Ritenuto che sussistano i presupposti di cui di cui all'articolo 52, commi 1 e 2, del decreto legislativo 30 giugno 2003, n. 196, e all'articolo 9, paragrafi 1 e 4, del Regolamento (UE) 2016/679 del Parlamento europeo e del Consiglio del 27 aprile 2016 e all’articolo 2-septies del decreto legislativo 30 giugno 2003, n. 196, come modificato dal decreto legislativo 10 agosto 2018, n. 101, manda alla Segreteria di procedere, in qualsiasi ipotesi di diffusione del presente provvedimento, all'oscuramento delle generalità nonché di qualsiasi dato idoneo a rivelare lo stato di salute delle parti o di persone comunque ivi citate.

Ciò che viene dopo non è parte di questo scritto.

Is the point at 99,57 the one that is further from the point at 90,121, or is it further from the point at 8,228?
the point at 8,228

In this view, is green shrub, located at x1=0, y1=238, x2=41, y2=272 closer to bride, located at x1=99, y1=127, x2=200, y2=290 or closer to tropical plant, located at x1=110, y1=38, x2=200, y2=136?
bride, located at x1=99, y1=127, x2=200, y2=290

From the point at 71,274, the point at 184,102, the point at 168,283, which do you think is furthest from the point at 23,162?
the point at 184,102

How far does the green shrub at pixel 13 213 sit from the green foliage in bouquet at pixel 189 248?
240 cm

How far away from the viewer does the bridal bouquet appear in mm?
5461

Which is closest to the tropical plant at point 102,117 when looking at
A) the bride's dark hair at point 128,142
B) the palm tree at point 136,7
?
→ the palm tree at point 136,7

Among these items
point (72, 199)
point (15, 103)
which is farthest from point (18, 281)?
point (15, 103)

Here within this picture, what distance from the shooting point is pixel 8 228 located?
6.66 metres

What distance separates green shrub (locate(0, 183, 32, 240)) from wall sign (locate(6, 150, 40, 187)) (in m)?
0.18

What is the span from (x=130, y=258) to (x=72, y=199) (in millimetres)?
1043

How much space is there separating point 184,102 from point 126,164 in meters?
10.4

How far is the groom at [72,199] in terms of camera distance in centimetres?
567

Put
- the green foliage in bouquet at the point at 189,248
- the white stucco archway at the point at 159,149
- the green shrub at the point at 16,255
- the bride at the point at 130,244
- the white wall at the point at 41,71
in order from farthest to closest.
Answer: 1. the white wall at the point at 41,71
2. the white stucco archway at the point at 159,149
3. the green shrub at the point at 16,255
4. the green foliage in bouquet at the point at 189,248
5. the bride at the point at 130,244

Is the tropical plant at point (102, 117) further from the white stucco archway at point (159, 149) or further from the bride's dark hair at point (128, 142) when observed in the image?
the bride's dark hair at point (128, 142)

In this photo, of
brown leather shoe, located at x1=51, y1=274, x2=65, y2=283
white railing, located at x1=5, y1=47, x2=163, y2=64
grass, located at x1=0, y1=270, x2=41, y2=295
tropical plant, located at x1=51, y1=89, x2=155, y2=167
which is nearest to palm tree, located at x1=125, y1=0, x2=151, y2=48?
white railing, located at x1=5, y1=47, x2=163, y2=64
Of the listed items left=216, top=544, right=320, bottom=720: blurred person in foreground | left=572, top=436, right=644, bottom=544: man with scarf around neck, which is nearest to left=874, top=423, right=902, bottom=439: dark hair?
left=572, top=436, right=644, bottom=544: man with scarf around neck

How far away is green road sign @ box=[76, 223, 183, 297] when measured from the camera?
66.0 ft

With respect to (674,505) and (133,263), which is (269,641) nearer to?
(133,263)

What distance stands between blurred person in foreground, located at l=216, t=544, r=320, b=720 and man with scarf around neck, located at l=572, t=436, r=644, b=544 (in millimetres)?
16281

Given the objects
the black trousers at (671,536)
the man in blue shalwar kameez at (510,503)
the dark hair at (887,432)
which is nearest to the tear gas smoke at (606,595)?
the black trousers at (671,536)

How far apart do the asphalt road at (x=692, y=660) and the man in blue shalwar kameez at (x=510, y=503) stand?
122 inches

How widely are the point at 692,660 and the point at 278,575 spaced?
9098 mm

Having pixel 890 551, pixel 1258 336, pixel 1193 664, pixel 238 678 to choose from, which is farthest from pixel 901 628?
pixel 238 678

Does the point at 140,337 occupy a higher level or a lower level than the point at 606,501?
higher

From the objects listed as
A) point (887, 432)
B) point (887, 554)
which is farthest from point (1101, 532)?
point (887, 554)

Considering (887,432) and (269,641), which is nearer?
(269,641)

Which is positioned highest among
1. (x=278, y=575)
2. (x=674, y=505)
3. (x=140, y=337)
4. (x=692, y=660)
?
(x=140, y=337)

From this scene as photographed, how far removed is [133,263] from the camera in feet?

Così deciso in Roma nella camera di consiglio del giorno 29 maggio 2020, tenutasi mediante collegamento da remoto in videoconferenza, secondo quanto disposto dall’art. 84, comma 6, d.l. 17 marzo 2020, n. 18 e dal decreto presidenziale n. 67 del 19 marzo 2020, con l'intervento dei magistrati:
Rita Tricarico, Presidente
Marco Poppi, Consigliere
Francesca Ferrazzoli, Referendario, Estensore
| L'ESTENSORE | IL PRESIDENTE |
| Francesca Ferrazzoli | Rita Tricarico |
IL SEGRETARIO
In caso di diffusione omettere le generalità e gli altri dati identificativi dei soggetti interessati nei termini indicati.